- _页面摘录_
Poj 1135 Domino Effect

题目链接

Domino Effect
Time Limit: 1000MS   Memory Limit: 65536K
Total Submissions: 12518   Accepted: 3144

Description

Did you know that you can use domino bones for other things besides playing Dominoes? Take a number of dominoes and build a row by standing them on end with only a small distance in between. If you do it right, you can tip the first domino and cause all others to fall down in succession (this is where the phrase ``domino effect'' comes from). 

While this is somewhat pointless with only a few dominoes, some people went to the opposite extreme in the early Eighties. Using millions of dominoes of different colors and materials to fill whole halls with elaborate patterns of falling dominoes, they created (short-lived) pieces of art. In these constructions, usually not only one but several rows of dominoes were falling at the same time. As you can imagine, timing is an essential factor here. 

It is now your task to write a program that, given such a system of rows formed by dominoes, computes when and where the last domino falls. The system consists of several ``key dominoes'' connected by rows of simple dominoes. When a key domino falls, all rows connected to the domino will also start falling (except for the ones that have already fallen). When the falling rows reach other key dominoes that have not fallen yet, these other key dominoes will fall as well and set off the rows connected to them. Domino rows may start collapsing at either end. It is even possible that a row is collapsing on both ends, in which case the last domino falling in that row is somewhere between its key dominoes. You can assume that rows fall at a uniform rate.

Input

The input file contains descriptions of several domino systems. The first line of each description contains two integers: the number n of key dominoes (1 <= n < 500) and the number m of rows between them. The key dominoes are numbered from 1 to n. There is at most one row between any pair of key dominoes and the domino graph is connected, i.e. there is at least one way to get from a domino to any other domino by following a series of domino rows.

- _任务说明_
#1 将多米诺骨牌题目中从“The input file”一直到“of domino rows.”的部分逐字照录。
#2 根据多米诺骨牌题目回答：
(a) 题目的时间限制是多少？
(b) 关键骨牌的数量 n 的取值范围是什么？
(c) 八十年代初，有些人用了多少块骨牌来布满整个大厅？
这些记录在本练习中无需使用。

- _所给记录_
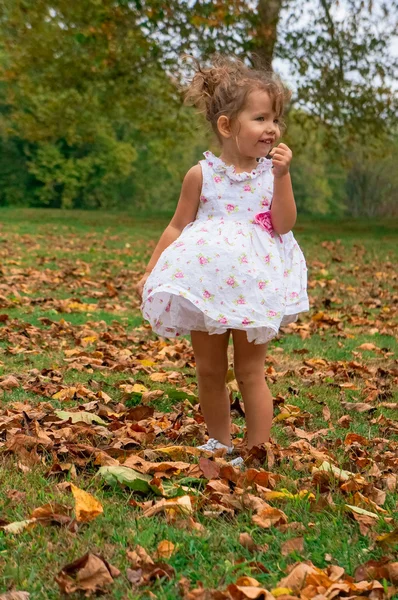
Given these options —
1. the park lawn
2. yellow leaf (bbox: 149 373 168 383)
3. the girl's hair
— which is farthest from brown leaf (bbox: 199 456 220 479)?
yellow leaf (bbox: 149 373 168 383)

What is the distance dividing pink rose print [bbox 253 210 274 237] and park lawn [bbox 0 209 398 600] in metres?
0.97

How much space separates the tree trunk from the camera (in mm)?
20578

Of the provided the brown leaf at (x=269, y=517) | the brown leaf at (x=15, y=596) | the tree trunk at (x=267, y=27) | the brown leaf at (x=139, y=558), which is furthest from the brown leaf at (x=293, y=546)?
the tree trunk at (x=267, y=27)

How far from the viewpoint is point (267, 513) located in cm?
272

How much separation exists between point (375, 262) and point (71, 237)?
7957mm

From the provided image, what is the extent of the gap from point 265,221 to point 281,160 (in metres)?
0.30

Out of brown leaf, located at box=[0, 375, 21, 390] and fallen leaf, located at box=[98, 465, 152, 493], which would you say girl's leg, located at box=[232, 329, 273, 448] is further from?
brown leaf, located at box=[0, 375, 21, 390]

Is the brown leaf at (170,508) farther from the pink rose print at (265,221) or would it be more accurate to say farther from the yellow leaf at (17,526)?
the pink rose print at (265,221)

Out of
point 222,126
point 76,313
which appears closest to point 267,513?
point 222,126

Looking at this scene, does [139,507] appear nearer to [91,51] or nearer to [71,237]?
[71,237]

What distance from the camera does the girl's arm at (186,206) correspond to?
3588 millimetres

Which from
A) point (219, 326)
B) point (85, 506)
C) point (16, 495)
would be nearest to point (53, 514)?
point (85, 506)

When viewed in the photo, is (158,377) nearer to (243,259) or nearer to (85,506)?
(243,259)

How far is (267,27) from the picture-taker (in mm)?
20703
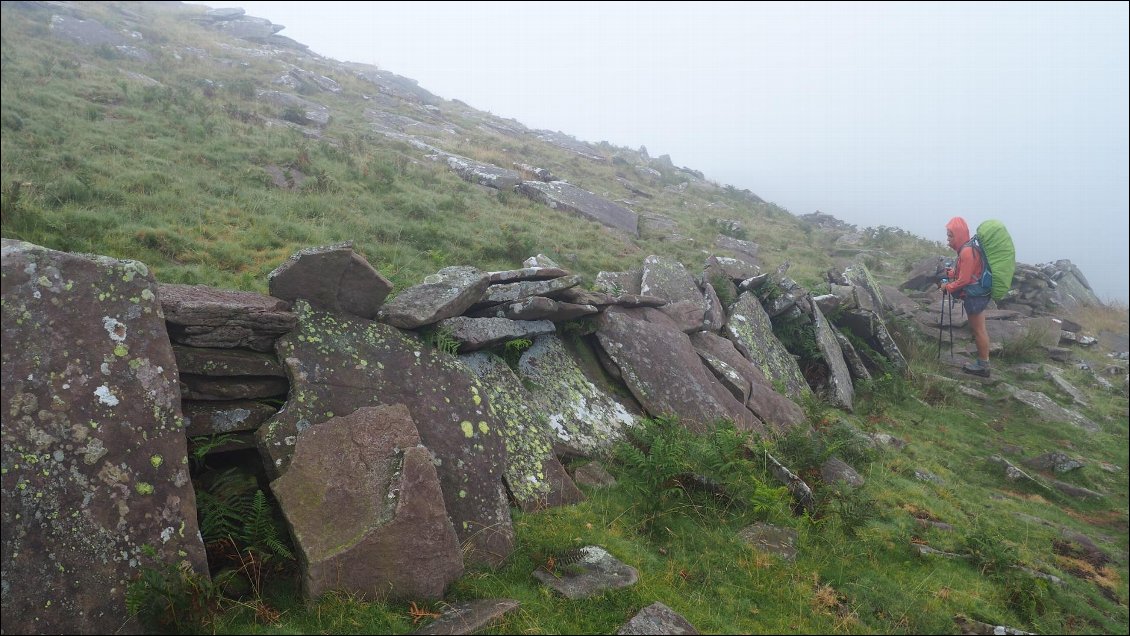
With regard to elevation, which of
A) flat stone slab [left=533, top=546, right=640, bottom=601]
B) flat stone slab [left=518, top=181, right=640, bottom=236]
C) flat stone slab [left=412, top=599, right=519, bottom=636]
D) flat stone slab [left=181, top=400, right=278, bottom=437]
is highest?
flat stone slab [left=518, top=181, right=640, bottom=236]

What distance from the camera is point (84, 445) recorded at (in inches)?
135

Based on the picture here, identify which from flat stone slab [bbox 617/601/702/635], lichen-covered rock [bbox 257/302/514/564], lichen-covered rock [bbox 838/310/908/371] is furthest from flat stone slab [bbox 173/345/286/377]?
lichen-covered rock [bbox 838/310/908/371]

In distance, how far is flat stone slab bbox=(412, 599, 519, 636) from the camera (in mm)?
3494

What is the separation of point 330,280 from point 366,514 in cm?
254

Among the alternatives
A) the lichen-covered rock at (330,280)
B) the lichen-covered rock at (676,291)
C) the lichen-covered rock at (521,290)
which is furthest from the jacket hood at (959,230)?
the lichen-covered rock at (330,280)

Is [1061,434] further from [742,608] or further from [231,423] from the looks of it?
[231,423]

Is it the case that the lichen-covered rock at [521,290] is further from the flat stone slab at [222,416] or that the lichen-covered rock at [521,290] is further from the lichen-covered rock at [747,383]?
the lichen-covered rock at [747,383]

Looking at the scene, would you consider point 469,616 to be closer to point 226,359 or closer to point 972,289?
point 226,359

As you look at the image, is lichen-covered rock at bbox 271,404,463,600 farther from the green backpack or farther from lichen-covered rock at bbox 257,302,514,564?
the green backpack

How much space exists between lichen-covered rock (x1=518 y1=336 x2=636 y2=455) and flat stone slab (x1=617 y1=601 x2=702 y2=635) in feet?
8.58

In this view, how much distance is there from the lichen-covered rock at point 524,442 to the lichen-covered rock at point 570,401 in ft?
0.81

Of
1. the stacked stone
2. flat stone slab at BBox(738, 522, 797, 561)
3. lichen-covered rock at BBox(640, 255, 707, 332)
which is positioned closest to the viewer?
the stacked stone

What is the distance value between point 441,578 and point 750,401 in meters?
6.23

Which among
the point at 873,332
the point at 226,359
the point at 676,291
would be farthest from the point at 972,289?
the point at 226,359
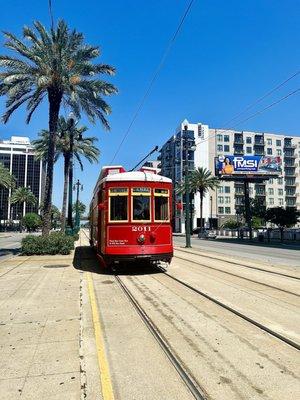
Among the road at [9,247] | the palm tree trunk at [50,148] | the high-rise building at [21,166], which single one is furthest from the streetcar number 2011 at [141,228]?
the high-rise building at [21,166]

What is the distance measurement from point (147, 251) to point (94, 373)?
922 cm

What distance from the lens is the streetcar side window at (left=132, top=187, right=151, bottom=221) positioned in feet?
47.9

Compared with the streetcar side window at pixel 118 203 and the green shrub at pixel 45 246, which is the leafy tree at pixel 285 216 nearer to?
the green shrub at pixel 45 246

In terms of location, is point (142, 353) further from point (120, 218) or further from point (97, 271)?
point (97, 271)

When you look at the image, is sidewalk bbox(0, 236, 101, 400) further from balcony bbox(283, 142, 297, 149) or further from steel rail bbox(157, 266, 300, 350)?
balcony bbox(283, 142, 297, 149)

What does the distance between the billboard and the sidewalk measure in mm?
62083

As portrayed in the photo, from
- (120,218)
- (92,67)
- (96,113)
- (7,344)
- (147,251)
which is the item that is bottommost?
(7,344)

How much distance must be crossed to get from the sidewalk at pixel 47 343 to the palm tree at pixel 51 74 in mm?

- _参考答案_
#1
The input file contains descriptions of several domino systems. The first line of each description contains two integers: the number n of key dominoes (1 <= n < 500) and the number m of rows between them. The key dominoes are numbered from 1 to n. There is at most one row between any pair of key dominoes and the domino graph is connected, i.e. there is at least one way to get from a domino to any other domino by following a series of domino rows.

#2
(a) 1000MS。
(b) 1 <= n < 500。
(c) 数以百万计的骨牌。